Page text:
────────────────────────────────────────

This really does not resonate at all, and I have the scars to prove it. I used t...

ankrgyl · on March 17, 2022

I'll just throw my hat in the ring and mention that at Impira, we are one of those startups wholly dedicated to (4). We happen to use Google's OCR engine (1) under the hood (for raw OCR), and what you said resonates for sure: there's a lot of engineering work required to make it work performantly and generally (happy to chat about this with anyone who is interested).

Feel free to take Impira for a spin (https://www.impira.com) if you need to accurately extract data from PDF documents. Would love feedback from anyone who tries it out. [Disclaimer: I am the CEO/Founder of Impira].

jfk13 · on March 17, 2022

I agree many of these things are a pain. This often reflects a workflow that is approaching things from entirely the wrong direction. ("If I wanted to go there, I wouldn't start from here.")

E.g. instead of trying to OCR a PDF, go back to the source document or database or whatever from which the PDF was generated. (Yes, I know that's not always an option. But it should be the first avenue to explore. We should push back against people who send around PDFs as though they were an all-purpose interchange format for textual or structured data.)

I'm a bit puzzled by (3), though:

> Office to PDF ... it's not easy ... when people see their PDF looks very different than what they saw on Word, they get upset

To get a PDF that looks the same as the Word document, just tell them to use the Print to PDF driver from right there within Word.

ankrgyl · on March 17, 2022

I think you recognize this already, but to add a bit of color, in highly regulated industries (e.g. financial services) and B2B settings with lots of peers (e.g. supply chain), "going back to the source document or database or whatever" requires an insane amount of consensus (which is not currently incentivized).

To add to that, a lot of PDFs (e.g. financial reports) are generated procedurally with ancient code that would have to be rewritten to generate a different format. The underlying database format is often many layers of abstraction different than the final output.

pipeline_peak · on March 17, 2022

> Office to PDF is an extremely standard need

Is it really an extremely standard need or just something that appears in the bs corners of our jobs a few times a year.

────────────────────────────────────────

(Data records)

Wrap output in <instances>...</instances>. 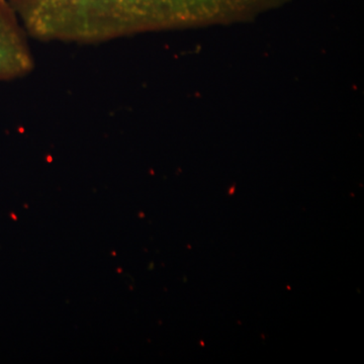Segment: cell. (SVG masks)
Wrapping results in <instances>:
<instances>
[{
  "instance_id": "obj_1",
  "label": "cell",
  "mask_w": 364,
  "mask_h": 364,
  "mask_svg": "<svg viewBox=\"0 0 364 364\" xmlns=\"http://www.w3.org/2000/svg\"><path fill=\"white\" fill-rule=\"evenodd\" d=\"M30 39L9 0H0V83L32 73L35 58Z\"/></svg>"
}]
</instances>
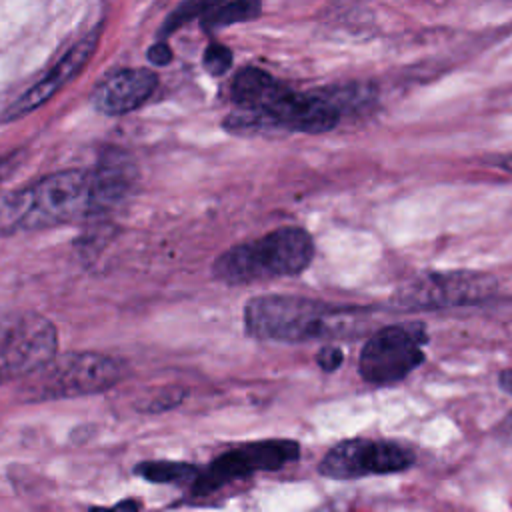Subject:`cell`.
Listing matches in <instances>:
<instances>
[{"instance_id": "15", "label": "cell", "mask_w": 512, "mask_h": 512, "mask_svg": "<svg viewBox=\"0 0 512 512\" xmlns=\"http://www.w3.org/2000/svg\"><path fill=\"white\" fill-rule=\"evenodd\" d=\"M198 466L178 460H144L134 466V474L152 484H174L188 486L198 474Z\"/></svg>"}, {"instance_id": "23", "label": "cell", "mask_w": 512, "mask_h": 512, "mask_svg": "<svg viewBox=\"0 0 512 512\" xmlns=\"http://www.w3.org/2000/svg\"><path fill=\"white\" fill-rule=\"evenodd\" d=\"M492 164H496V166H500V168H504V170L512 172V152L502 154L498 160H492Z\"/></svg>"}, {"instance_id": "21", "label": "cell", "mask_w": 512, "mask_h": 512, "mask_svg": "<svg viewBox=\"0 0 512 512\" xmlns=\"http://www.w3.org/2000/svg\"><path fill=\"white\" fill-rule=\"evenodd\" d=\"M140 508L136 498H122L112 506H92L88 512H140Z\"/></svg>"}, {"instance_id": "12", "label": "cell", "mask_w": 512, "mask_h": 512, "mask_svg": "<svg viewBox=\"0 0 512 512\" xmlns=\"http://www.w3.org/2000/svg\"><path fill=\"white\" fill-rule=\"evenodd\" d=\"M158 76L148 68H120L92 90V106L106 116H122L140 108L156 90Z\"/></svg>"}, {"instance_id": "1", "label": "cell", "mask_w": 512, "mask_h": 512, "mask_svg": "<svg viewBox=\"0 0 512 512\" xmlns=\"http://www.w3.org/2000/svg\"><path fill=\"white\" fill-rule=\"evenodd\" d=\"M360 310L298 294H260L244 304V330L252 338L308 342L344 334Z\"/></svg>"}, {"instance_id": "14", "label": "cell", "mask_w": 512, "mask_h": 512, "mask_svg": "<svg viewBox=\"0 0 512 512\" xmlns=\"http://www.w3.org/2000/svg\"><path fill=\"white\" fill-rule=\"evenodd\" d=\"M316 92L326 98L340 116L358 114L370 110L378 102V90L372 82H342L316 88Z\"/></svg>"}, {"instance_id": "18", "label": "cell", "mask_w": 512, "mask_h": 512, "mask_svg": "<svg viewBox=\"0 0 512 512\" xmlns=\"http://www.w3.org/2000/svg\"><path fill=\"white\" fill-rule=\"evenodd\" d=\"M214 2H184L180 4L164 22V26L160 28V36H168L172 34L176 28H180L182 24L190 22L192 18H202Z\"/></svg>"}, {"instance_id": "24", "label": "cell", "mask_w": 512, "mask_h": 512, "mask_svg": "<svg viewBox=\"0 0 512 512\" xmlns=\"http://www.w3.org/2000/svg\"><path fill=\"white\" fill-rule=\"evenodd\" d=\"M6 378H4V372H2V364H0V384H4Z\"/></svg>"}, {"instance_id": "4", "label": "cell", "mask_w": 512, "mask_h": 512, "mask_svg": "<svg viewBox=\"0 0 512 512\" xmlns=\"http://www.w3.org/2000/svg\"><path fill=\"white\" fill-rule=\"evenodd\" d=\"M126 376L120 358L98 352H66L24 378L22 394L28 400H60L98 394Z\"/></svg>"}, {"instance_id": "10", "label": "cell", "mask_w": 512, "mask_h": 512, "mask_svg": "<svg viewBox=\"0 0 512 512\" xmlns=\"http://www.w3.org/2000/svg\"><path fill=\"white\" fill-rule=\"evenodd\" d=\"M100 40V26L90 30L84 38H80L58 62L56 66L34 86H30L18 100H14L2 120L10 122V120H18L26 114H30L32 110H36L38 106H42L44 102H48L58 90H62L68 82H72V78L78 76L80 70H84V66L88 64V60L92 58V54L96 52Z\"/></svg>"}, {"instance_id": "2", "label": "cell", "mask_w": 512, "mask_h": 512, "mask_svg": "<svg viewBox=\"0 0 512 512\" xmlns=\"http://www.w3.org/2000/svg\"><path fill=\"white\" fill-rule=\"evenodd\" d=\"M88 208V170H62L26 188L0 194V236L58 226L88 216Z\"/></svg>"}, {"instance_id": "22", "label": "cell", "mask_w": 512, "mask_h": 512, "mask_svg": "<svg viewBox=\"0 0 512 512\" xmlns=\"http://www.w3.org/2000/svg\"><path fill=\"white\" fill-rule=\"evenodd\" d=\"M498 386H500L502 392H506V394L512 396V368L502 370V372L498 374Z\"/></svg>"}, {"instance_id": "8", "label": "cell", "mask_w": 512, "mask_h": 512, "mask_svg": "<svg viewBox=\"0 0 512 512\" xmlns=\"http://www.w3.org/2000/svg\"><path fill=\"white\" fill-rule=\"evenodd\" d=\"M416 464L412 446L398 440L346 438L334 444L318 462V474L330 480H356L396 474Z\"/></svg>"}, {"instance_id": "20", "label": "cell", "mask_w": 512, "mask_h": 512, "mask_svg": "<svg viewBox=\"0 0 512 512\" xmlns=\"http://www.w3.org/2000/svg\"><path fill=\"white\" fill-rule=\"evenodd\" d=\"M146 58H148V62L154 64V66H166V64L172 62L174 52H172V48H170L166 42H154V44L148 48Z\"/></svg>"}, {"instance_id": "6", "label": "cell", "mask_w": 512, "mask_h": 512, "mask_svg": "<svg viewBox=\"0 0 512 512\" xmlns=\"http://www.w3.org/2000/svg\"><path fill=\"white\" fill-rule=\"evenodd\" d=\"M498 292V278L480 270L422 272L396 288L390 302L400 310H438L470 306L490 300Z\"/></svg>"}, {"instance_id": "11", "label": "cell", "mask_w": 512, "mask_h": 512, "mask_svg": "<svg viewBox=\"0 0 512 512\" xmlns=\"http://www.w3.org/2000/svg\"><path fill=\"white\" fill-rule=\"evenodd\" d=\"M90 174V208L88 216L110 212L120 206L134 190L138 170L128 152L108 148Z\"/></svg>"}, {"instance_id": "16", "label": "cell", "mask_w": 512, "mask_h": 512, "mask_svg": "<svg viewBox=\"0 0 512 512\" xmlns=\"http://www.w3.org/2000/svg\"><path fill=\"white\" fill-rule=\"evenodd\" d=\"M262 14V4L256 0H234V2H214L212 8L200 18L204 30H220L232 24L256 20Z\"/></svg>"}, {"instance_id": "17", "label": "cell", "mask_w": 512, "mask_h": 512, "mask_svg": "<svg viewBox=\"0 0 512 512\" xmlns=\"http://www.w3.org/2000/svg\"><path fill=\"white\" fill-rule=\"evenodd\" d=\"M234 54L228 46L220 42H210L202 54V66L210 76H224L232 68Z\"/></svg>"}, {"instance_id": "5", "label": "cell", "mask_w": 512, "mask_h": 512, "mask_svg": "<svg viewBox=\"0 0 512 512\" xmlns=\"http://www.w3.org/2000/svg\"><path fill=\"white\" fill-rule=\"evenodd\" d=\"M426 342V326L418 320L378 328L360 350V378L374 386H392L404 380L426 360L422 350Z\"/></svg>"}, {"instance_id": "13", "label": "cell", "mask_w": 512, "mask_h": 512, "mask_svg": "<svg viewBox=\"0 0 512 512\" xmlns=\"http://www.w3.org/2000/svg\"><path fill=\"white\" fill-rule=\"evenodd\" d=\"M280 80L258 66L240 68L230 82V100L236 110H256L276 90Z\"/></svg>"}, {"instance_id": "19", "label": "cell", "mask_w": 512, "mask_h": 512, "mask_svg": "<svg viewBox=\"0 0 512 512\" xmlns=\"http://www.w3.org/2000/svg\"><path fill=\"white\" fill-rule=\"evenodd\" d=\"M344 362V352L338 346H322L316 354V364L324 370V372H336Z\"/></svg>"}, {"instance_id": "3", "label": "cell", "mask_w": 512, "mask_h": 512, "mask_svg": "<svg viewBox=\"0 0 512 512\" xmlns=\"http://www.w3.org/2000/svg\"><path fill=\"white\" fill-rule=\"evenodd\" d=\"M314 260V240L300 226H280L262 238L224 250L212 264V276L238 286L266 278L298 276Z\"/></svg>"}, {"instance_id": "9", "label": "cell", "mask_w": 512, "mask_h": 512, "mask_svg": "<svg viewBox=\"0 0 512 512\" xmlns=\"http://www.w3.org/2000/svg\"><path fill=\"white\" fill-rule=\"evenodd\" d=\"M56 348V326L44 316L26 312L0 320V362L6 382L24 380L46 366Z\"/></svg>"}, {"instance_id": "7", "label": "cell", "mask_w": 512, "mask_h": 512, "mask_svg": "<svg viewBox=\"0 0 512 512\" xmlns=\"http://www.w3.org/2000/svg\"><path fill=\"white\" fill-rule=\"evenodd\" d=\"M300 458V444L292 438L252 440L228 448L210 464L198 470L190 492L194 496H208L230 482L244 480L258 472H276Z\"/></svg>"}]
</instances>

────────────────────────────────────────

Exercise goal:
Please list every username that appears above a post in the PDF thread, giving each one only once.

Task answer:
ankrgyl, jfk13, pipeline_peak